[Excerpted text Boundary: Start]
However, should the principle of Commander Dahlgren's gun be correct, it possesses certain advantages which will render these guns very useful as naval ordnance, particularly in giving greater stability to vessels of war, in consequence of the centre of gravity of each gun being brought more amidships. These guns are all furnished with elevating-screws, an arrangement that certainly facilitates the "sighting," if the strength of the gun is not injured thereby. The rammers and sponges are novelties in their way; but whether the substitution of bristles for sheepskin is an advantage or not we cannot say.

The next important feature in the armament of this frigate that attracted our attention, was her gun-carriages. They have only two wheels, which are placed on the fore-axle of the carriage; but, to expedite the running out of the gun, the rear of the carriage is fitted with a lever with a roller, on which the carriage is borne. This is in some respects a French invention, and, for rapidity of firing, is unequalled. We did not notice that there existed any other difference in the management of the gun that materially deviated from our own service.

All the fighting-gear of the Merrimac was in excellent condition, and she bears testimony that the government of the United States are open to any suggestion or improvement of a promising character in their ships-of-war. Thus care has been taken that, when this vessel is at her load-line, that the height of her gun-deck ports shall be well out of the water, even in the strongest winds. Her height 'tween decks is ample, and her bulwarks are so lofty that, with the hammocks stowed, they are eight feet and a half above the height of the deck.
[Excerpted text Boundary: End]
Actions to take:
A. Print the passage on the Merrimac's armament exactly, from "However, should the" to "we cannot say.".
B. Carry on the passage on the Merrimac's armament, beginning after its final sentence.
[Dataset excerpt Boundary: Start]
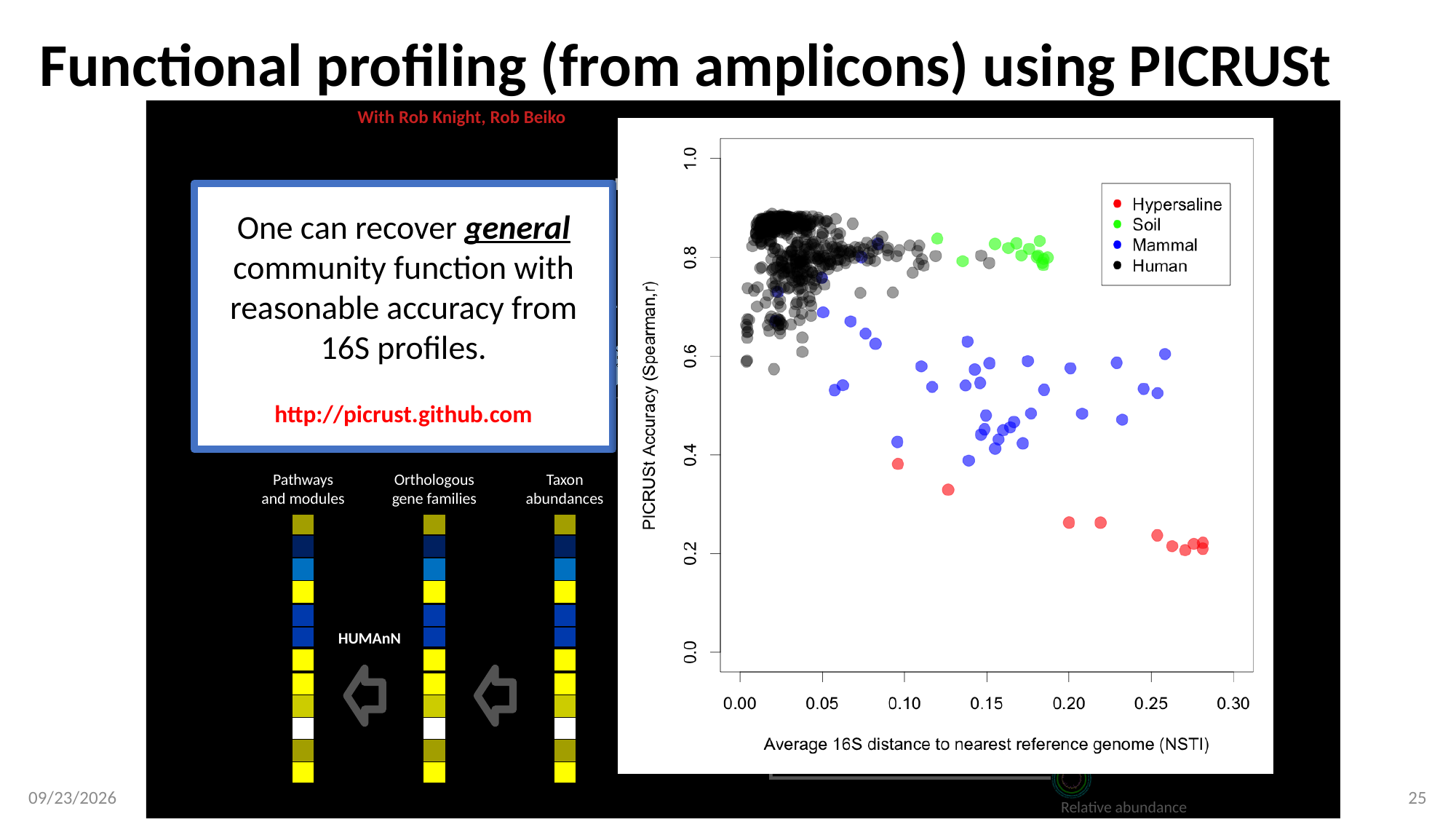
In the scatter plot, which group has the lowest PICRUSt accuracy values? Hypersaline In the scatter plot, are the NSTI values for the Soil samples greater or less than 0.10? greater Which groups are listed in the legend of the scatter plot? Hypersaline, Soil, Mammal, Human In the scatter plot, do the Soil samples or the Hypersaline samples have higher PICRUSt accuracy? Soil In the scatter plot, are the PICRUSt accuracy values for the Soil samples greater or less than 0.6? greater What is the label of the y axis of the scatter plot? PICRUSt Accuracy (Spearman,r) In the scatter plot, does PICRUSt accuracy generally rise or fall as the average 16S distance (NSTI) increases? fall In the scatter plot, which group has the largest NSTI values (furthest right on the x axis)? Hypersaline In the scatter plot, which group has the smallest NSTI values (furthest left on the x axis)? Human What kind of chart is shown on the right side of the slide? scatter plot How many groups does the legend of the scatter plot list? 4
[Dataset excerpt Boundary: End]
Written answers:
A.
However, should the principle of Commander Dahlgren's gun be correct, it possesses certain advantages which will render these guns very useful as naval ordnance, particularly in giving greater stability to vessels of war, in consequence of the centre of gravity of each gun being brought more amidships. These guns are all furnished with elevating-screws, an arrangement that certainly facilitates the "sighting," if the strength of the gun is not injured thereby. The rammers and sponges are novelties in their way; but whether the substitution of bristles for sheepskin is an advantage or not we cannot say.

B.
The greatest defect we saw was her propelling arrangements, and we heard that she never exceeds seven knots under the most favourable circumstances. We must, however, acknowledge that we had no opportunity of judging, as we never saw her under steam.

We observed that the operation of fishing the anchor can be performed by the engine, if necessary, by a very simple contrivance. The fish-davit is centred on a hoop on the foremast, and may be swung like a crane over either anchor, for the purpose of fishing it. It can also be used for removing the heavy framework of the pivot-gun when it is used. The Merrimac, though fitted with Griffith's screw-propeller, is nevertheless a perfect sailing ship. Her rig is in all respects similar to the largest American sailing frigates. From her immense size, her sails, when all set, cover upwards of 56,000 square feet, and large as this spread of canvas may appear, yet she seems under-masted in consequence of her extraordinary length.

In all screw ships the shaft of the propeller interferes with the stepping of the mainmast, and several modes are adopted to overcome the difficulty. The manner in which it is obviated in the Merrimac is as follows:-A step is formed of a beam of oak placed athwart ships, which is supported by solid iron uprights, and these uprights rest upon kelsons, the shaft working between. The arrangement in our navy is to have forked iron steps in the form of an arch, beneath which the shaft revolves. In some of our largest ships the heel of the mast is perforated, and the shaft is passed through the aperture. Of course all these methods of stepping the mainmast are less strong than that where the mast is immediately supported by the kelson; but this last method is impossible in screw ships, as the shaft interferes.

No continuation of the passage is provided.